_Teks yang Diberikan_
• • • •

Tentang Halaqoh dan Setangkup Rindu Part 2

24 Juli 2021

Oleh : Zahratun Nahdah

mushida
Tentang Halaqoh dan Setangkup Rindu Part 2

Oleh: Zahratun Nahdhah

Dulu, kini, dan nanti. Halaqoh selalu menjadi bagian tak terpisahkan dari kehidupanku. Kegiatan halaqoh selalu menjadi momen yang kurindukan. Terasa ada yang hilang, ketika selama beberapa bulan halaqoh terpaksa diliburkan sementara waktu tersebab pandemi.

Rindu, itulah yang kurasakan jika tak berhalaqoh selama beberapa waktu. Karena ruhiyah ini butuh untuk di-recharge selalu. Halaqoh bukan sekadar kewajiban, tetapi ia adalah kebutuhan ruhani dan kalbu.

Untuk berdiri tegar di jalan dakwah, diri ini butuh genggaman tangan menguatkan. Dekapan ukhuwah yang mengokohkan. Nasihat dan motivasi yang meneguhkan. Tazkirah dan tausyiah saling mengingatkan.

Kebutuhan berhalaqoh semakin meningkat setelah aku didapuk menjadi salah satu murabbi, dengan mad’u mahasiswi. Setelah sekian tahun menikmati halaqoh sebagai mutarabbi.

Sungguh, diri ini bukan siapa-siapa. Hanya seorang dengan keterbatasan ilmu, tak punya kemampuan public speaking yang mumpuni, apalagi qaulan tsaqiila yang menggugah jiwa. Tanpa ma’unah Allah dan penguatan dari kawan-kawan seperjuangan, aku bisa apa?

Maka halaqoh murabbiyah, menjadi tempat kami sesama murabbiyah saling berbagi. Berbagi kisah dan kesah, suka dan duka, kendala dan problematika yang dihadapi, dalam rangka mencari solusi. Juga kesempatan untuk mengupgrade pemahaman dan wawasan manhaji, yang nantinya akan kami teruskan ke mutarabbi.

Di atas itu semua, dan yang paling penting, halaqoh adalah momen untuk mentarbiyah dan mengisi ulang kebutuhan ruhani, yang mungkin telah banyak terkorosi kesibukan sehari-hari. Faaqidusy syai’ laa yu’thii, orang yang tidak memiliki tak kan bisa memberi. Bagaimana bisa seorang murabbi menguatkan ruhiyah para mutarabbi, jika ruhiyahnya sendiri kosong tak berisi? Maka halaqoh murobbi adalah harga mati.

• • • •

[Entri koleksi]
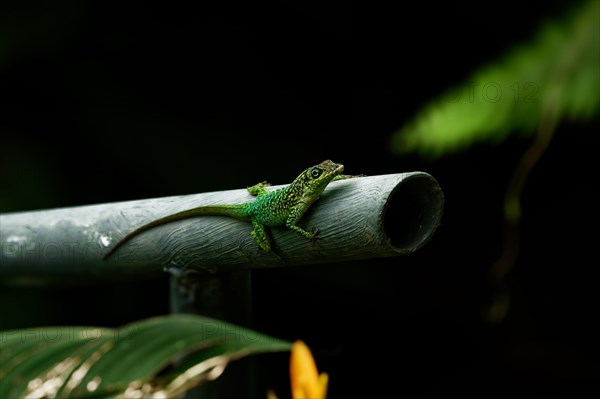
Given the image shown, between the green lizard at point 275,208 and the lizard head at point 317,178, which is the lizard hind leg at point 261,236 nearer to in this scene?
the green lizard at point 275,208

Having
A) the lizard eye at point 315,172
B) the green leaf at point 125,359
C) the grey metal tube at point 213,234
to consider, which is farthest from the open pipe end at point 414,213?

• • • •

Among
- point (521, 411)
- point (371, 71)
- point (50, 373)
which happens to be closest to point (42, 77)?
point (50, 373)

• • • •

_Soal dan Tugas_
A. Salin tanpa perubahan bagian teks tentang halaqoh dan rindu, dari "Kebutuhan berhalaqoh semakin" sampai "aku bisa apa?".
B. Teruskan tulisan tentang halaqoh dan rindu, mulai setelah kalimat terakhirnya.

_Jawaban_
A.
Kebutuhan berhalaqoh semakin meningkat setelah aku didapuk menjadi salah satu murabbi, dengan mad’u mahasiswi. Setelah sekian tahun menikmati halaqoh sebagai mutarabbi.

Sungguh, diri ini bukan siapa-siapa. Hanya seorang dengan keterbatasan ilmu, tak punya kemampuan public speaking yang mumpuni, apalagi qaulan tsaqiila yang menggugah jiwa. Tanpa ma’unah Allah dan penguatan dari kawan-kawan seperjuangan, aku bisa apa?

B.
Lingkaran cinta dalam ikatan jama’ah, itulah halaqoh. Bukan sekadar mempertemukan raga secara fisik, tetapi juga menyatukan hati dan rasa dalam dekap ukhuwah. Beragam orang dengan latar belakang, suku, daerah asal, budaya dan karakter  yang berbeda, berkumpul dalam satu lingkaran atas nama cinta lillah, fillah dan demi menggapai mardhatillah.

“Dan Dia (Allah) yang mempersatukan hati mereka (orang yang beriman). Walaupun kamu menginfakkan semua (kekayaan) yang berada di bumi, niscaya kamu tidak dapat mempersatukan hati mereka, tetapi Allah telah mempersatukan hati mereka. Sungguh, Dia Mahaperkasa, Mahabijaksana.” (QS. Al-Anfal: 63)

Dari lingkaran-lingkaran kecil halaqoh, cahaya cinta itu meluas, membesar, saling berjalin dan berkelindan menjadi lingkaran yang lebih besar lagi, bernama jama’ah.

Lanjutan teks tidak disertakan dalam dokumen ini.